The following is research I collected on the commission, creation and ritual of totem poles--an indigenous craft that had always amazed me. Since I have been working with wood, I think it is important for me to investigate different styles of carving, specifically that of primitive peoples to provide myself with inspiration and ideas on bettering or changing my technique. In my research, I came to see that the totem poles are incredible without color, but when painted with brilliantly pigmented paints they are all the more powerful. Color emphasizes the austere features of each individual totem and allows the eye to better define each creature. For this reason, I am more inspired to use color in my latest relief carving. As far as content is concerned, I love the stories that are so integral to each and every totem pole, and I would like to attempt a vertical carving that tells a story in a similar way (though perhaps not on as large of scale--not yet).
According to Keri Dearborn, author of Totem Poles, 19th century Tlingit, Haida, Kwakiutl, Tsimshian, and Gitksan peoples of the Pacific Northwest (primarily Alaska and British Columbia) were carvers of these poles. Very few remain, but the Society for Science and the Public reports that elders have tried to pass on the skill of carving to younger generations in hopes of preserving it. Eighty-seven boys of the Civilian Conservation Corps restored 100 totem poles in Alaska after learning the skills of their ancestors. Dearborn defines totem poles as the Pacific Northwest native’s visual records of their history and legends. Knowledge of these poles’ commission and creation, ritual, and significance help to deeper appreciate this indigenous craft.

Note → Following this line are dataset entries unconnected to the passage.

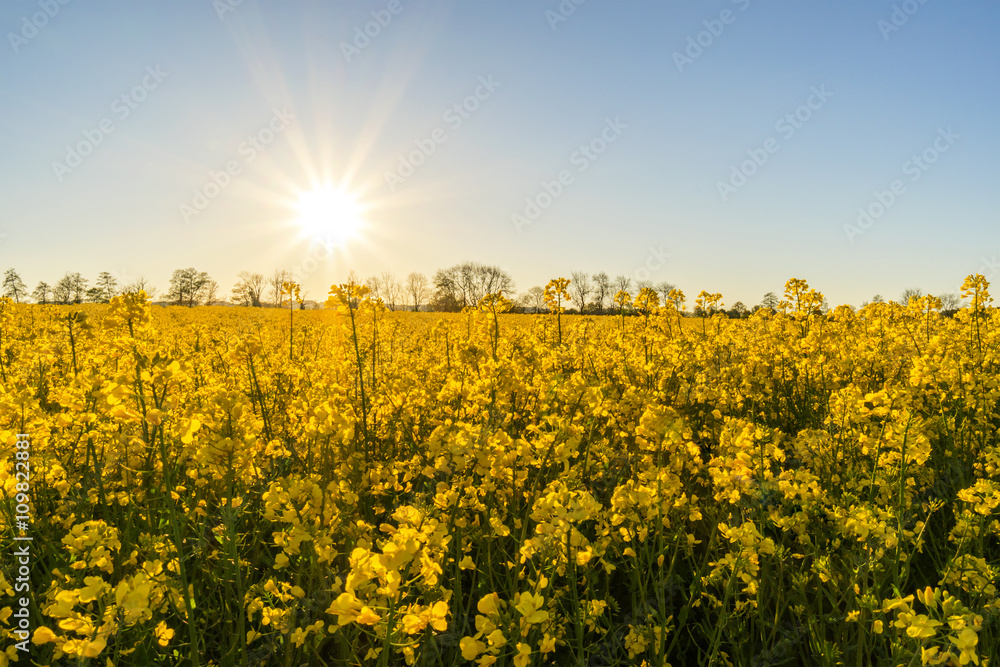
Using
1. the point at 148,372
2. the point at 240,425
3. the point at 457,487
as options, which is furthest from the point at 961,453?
the point at 148,372

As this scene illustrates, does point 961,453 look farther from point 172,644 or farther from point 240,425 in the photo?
point 172,644

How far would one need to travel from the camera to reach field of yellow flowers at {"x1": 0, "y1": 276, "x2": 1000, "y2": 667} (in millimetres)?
1620

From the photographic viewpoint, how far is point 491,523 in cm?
214

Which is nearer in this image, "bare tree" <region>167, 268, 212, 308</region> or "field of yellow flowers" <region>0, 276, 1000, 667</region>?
"field of yellow flowers" <region>0, 276, 1000, 667</region>

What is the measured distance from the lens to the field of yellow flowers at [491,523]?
1620 mm

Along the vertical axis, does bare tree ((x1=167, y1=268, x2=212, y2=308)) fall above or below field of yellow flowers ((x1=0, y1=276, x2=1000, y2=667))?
above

Commissioning someone to create a totem pole is the first step in the totem pole process. In this step we encounter the commissioner and the carver. The commissioner requests figures and decides their order, and he or she ultimately pays for the commission. Marius Barbeau, a writer for the Geographical Review notes in his research that often times in some tribes the family members will work together to make their own totem pole (and do not commission outsiders). The carver is a high-ranking individual in the tribe, and admired for his talent. In her article on totem poles, Keri Dearborn also explains how the carving trade passed from father to son, and master carvers typically worked with several apprentices to teach and train them in this unique craft. Once commissioned, the carver decides how the figures will be presented upon the pole.
In the creation of the totem pole either the family or the commissioned carvers will cut down a cedar tree. Linda and Carl Muggli, well known totem pole carvers residing in Minneapolis, claim that the tree must be debarked right away to keep from worms. Then the design is sketched on log with charcoal. Dearborn describes the process in which the poles are carved: 1st the carver chips basic shape of the figures with a special adze tool (which is like a curved hammer with a large gouge on the end). Then he uses antler chisels, beaver-tooth or metal carving knives, or a stone maul and hammer to carve details. Finally, he paints the pole with long-lasting paint made of a mixture of plants/minerals and salmon eggs--traditional colors are red and black, accented with brown, green, white, and yellow.
After the creation of the totem pole a village would gather to celebrate. These public gatherings were to commemorate and remember special people and events. For example, in the instance of a chief’s death his son must have commissioned a totem pole before he claimed his father's inheritance--his village gathered to recognize his new position and to honor their former chief. The village would then have a feast called a "potlatch" before erecting the pole. In her article, Dearborn stresses the fact that raising the totem pole takes a lot of manpower considering poles can be anywhere from 6 to 70 ft tall. Poles were commonly placed to the front-center of a family’s longhouse, and sometimes had a hole or arch to form a doorway.
Perhaps the most important aspect of totem poles is their story. Dearborn writes that the final part in the totem pole ceremony consisted of an elder explaining the significance of the totems (essentially telling the story behind the creation of the pole) in order to teach the history and heritage of their ancestors to the younger generations. Totems depict mythological creatures, animals, or plants. Barbeau claims that the most common symbols included the raven, eagle, wolf, beaver, bear. Less popular ones included the frog, whale, and fireweed. Furthermore, clans were very possessive of their special emblem. These symbols displayed pride, and helped the clan members to recognize their kin in other villages. Interestingly, the poles are read from the bottom up with the most important figure on the very bottom and the clan emblem on the very top.
Now we know that every villager plays a special role in the totem pole process. The commissioner initiates the construction after an occasion. The carver creates the visual record. The village gathers, feasts, and together raises the pole. And finally, the elder tells the story behind the pole to his people in hopes of preserving the tales and history that make them who they are. Next time you read a newspaper, or one of the school bulletins, or you flip through an old photo album, just try to imagine standing at the foot of one of these great totem poles.
The village gathers, feasts, and together raises the pole. And finally, the elder tells the story behind the pole to his people in hopes of preserving the tales and history that make them who they are.